- TEXT SHOWN -

• • • •

The install went badly. It became a ten-hour project. As the day wore on, a strange anger seethed through my veins. While thousands of New Yorkers were being burned alive and crushed by pancaked concrete, we were running about the office, ripping apart a perfectly good phone system in the name of "efficiency." The longer we worked on it, the more imbalanced I became. By 5:00 PM, it was all I could do not to embed a desk chair into the telephone switchboard. Mind you, this is a job I actually like.

That night I had two very close friends over. I'd had a meticulous plan for that evening: coffee and a health bar, work out, shower, practice tunes for an upcoming session, work on the website. Instead it was Absolut Mandarin, CNN, and a shared gratitude for not having to spend the night alone.

The List sat in my bag, ignored for a full night for the first time in…I honestly don't know. Call it more than six years.


I'm not a joiner. To me, organizations suppress individuality and freedom of thought, and it's my view that group behavior is often less virtuous than individual behavior. Though I was raised Jewish and strongly identify with that in a familial and cultural sense, I don't practice and, to be frank, I'm not much on organized religion in general. (For some it makes life whole and complete, which I respect.) Professionally speaking, I think it's no secret that I'd love to be a full-time writer, work for myself, and stay home quite often, alone with my priorities, such as they are. (For some, offices make life whole and complete, which…OK, I don't get.)

Thus the dilemma: how to express the ultimate group sentiment, patriotism?

I look back on what I've written so far and it all just looks so pathetic. Rantings about me, I, me, I, I, I. How has this affected me, what do I think about it, what can I do about it. Hell, I'm writing this for a website solely dedicated to the Temple of Me. The Life of Bryan. Really, who fucking cares?

But the truth is that this is all I know how to do right now. I didn't put a flag on my car, though I saw so much red, white and blue on the roads that I thought I was in a military parade. I didn't give blood—by the time I was set to do it the Red Cross said they had enough. I'm trying to figure out where best to donate money, but I haven't done it yet because…well, I'm in a fog. I don't know what I really think about something until I write about it.

So this is what I think.

I think that, while on the one hand to completely disrupt my life's routine is exactly what a terrorist would want, that most of what I've done in my life has been not only unimportant, but has come at the expense of communicating and spending time with those I truly care for. This I plan to remedy as best I can, as soon as possible.

I think that the essential function of any government is to protect its citizens. I think that the world's disgraceful, fence-straddling reaction to Israel's proactive approach to eradicating terrorism on its own soil has been discredited beyond doubt. No longer do we have to ask the question of what we would do if we were in their shoes. We're wearing their shoes. They're coated in concrete dust.

• • • •

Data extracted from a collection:

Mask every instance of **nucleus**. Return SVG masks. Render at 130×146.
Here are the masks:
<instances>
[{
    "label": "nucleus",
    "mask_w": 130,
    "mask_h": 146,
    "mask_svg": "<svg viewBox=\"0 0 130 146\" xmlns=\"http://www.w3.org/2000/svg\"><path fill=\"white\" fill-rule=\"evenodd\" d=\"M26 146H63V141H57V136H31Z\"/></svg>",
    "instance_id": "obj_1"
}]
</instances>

• • • •

- CHALLENGE A -
List each thing the writer had meant to do that evening, according to the essay about the day of the New York attacks.
- CHALLENGE B -
Pick up the essay about the day of the New York attacks after its final sentence and keep going in the same voice.

- OUTPUT A -
- Coffee and a health bar
- Work out
- Shower
- Practice tunes for an upcoming session
- Work on the website

- OUTPUT B -
There are those who say that too strident a military action will turn the entire Islamic world, radical or not, into perpetual enemies of the United States. I concede that some geopolitical realities must be acknowledged insofar as they present challenges to the achievement of our ultimate goals.

However:

I think that vicious, sustained, overwhelming violence is entirely appropriate in dealing with the responsible parties and their harborers/supporters, and that because the call of radical Islam (not traditional Islam, but radical Islamic fundamentalism as practiced by the Taliban, Hamas, etc.) is to martyr one's self at the altar of destroying Israel, America, and the entire Western world, we must be prepared to fight them to their last standing man, on whatever soil they occupy, until the sentiment has been completely eradicated from this earth. Don't say it can't be done. It has been done. The word jihad should, from this day forth, carry the same stigma as a swastika.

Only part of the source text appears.